(Saved entries)

————

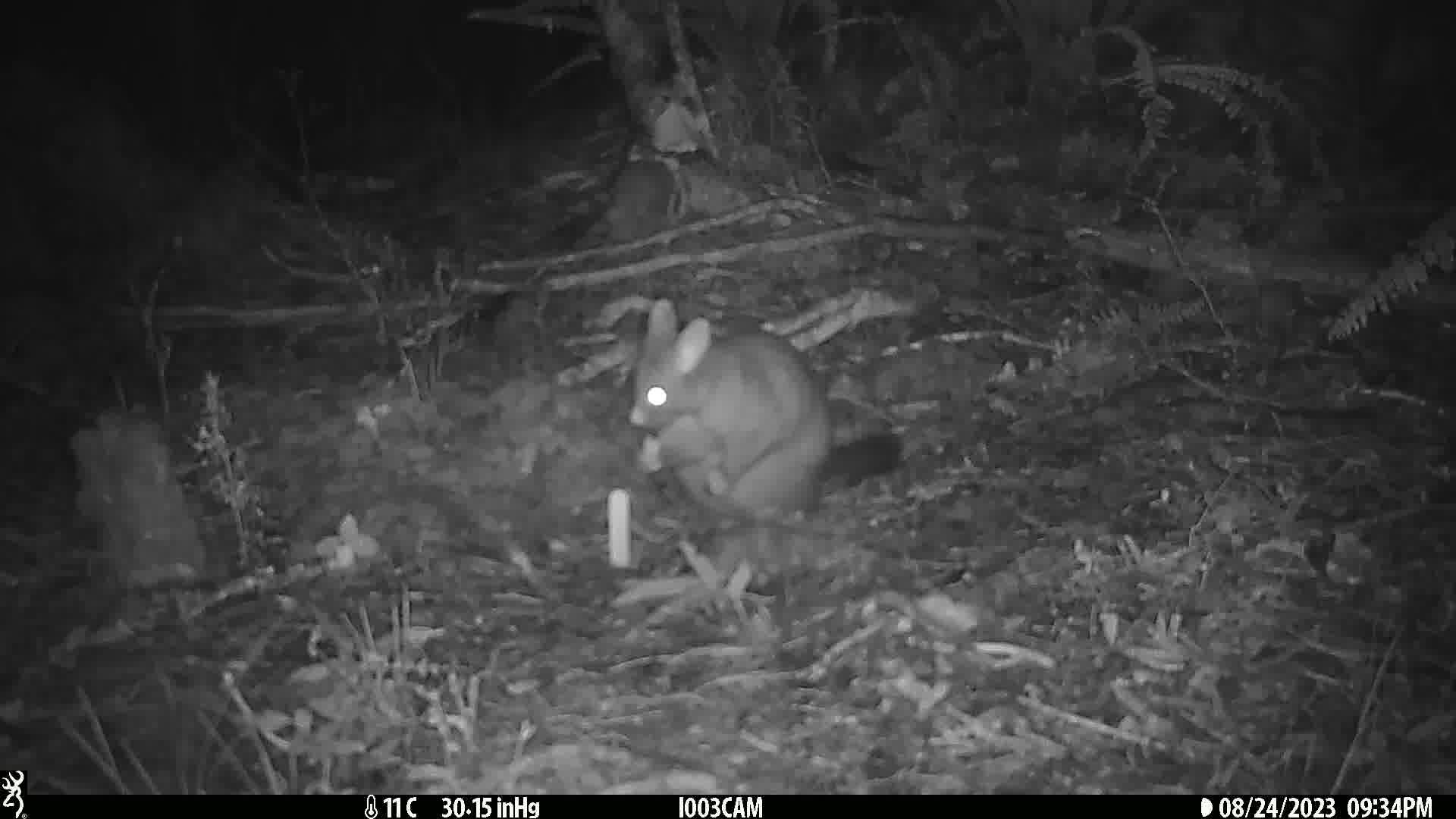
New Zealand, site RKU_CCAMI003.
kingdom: Animalia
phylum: Chordata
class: Mammalia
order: Diprotodontia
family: Phalangeridae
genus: Trichosurus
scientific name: Trichosurus vulpecula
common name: common brushtail possum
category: possum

————

_WHAT TO PRODUCE:_ Set down exactly the lines beginning at the one that holds "phylum: Chordata" and ending with the last line of the data.

_WRITTEN SOLUTION:_
phylum: Chordata
class: Mammalia
order: Diprotodontia
family: Phalangeridae
genus: Trichosurus
scientific name: Trichosurus vulpecula
common name: common brushtail possum
category: possum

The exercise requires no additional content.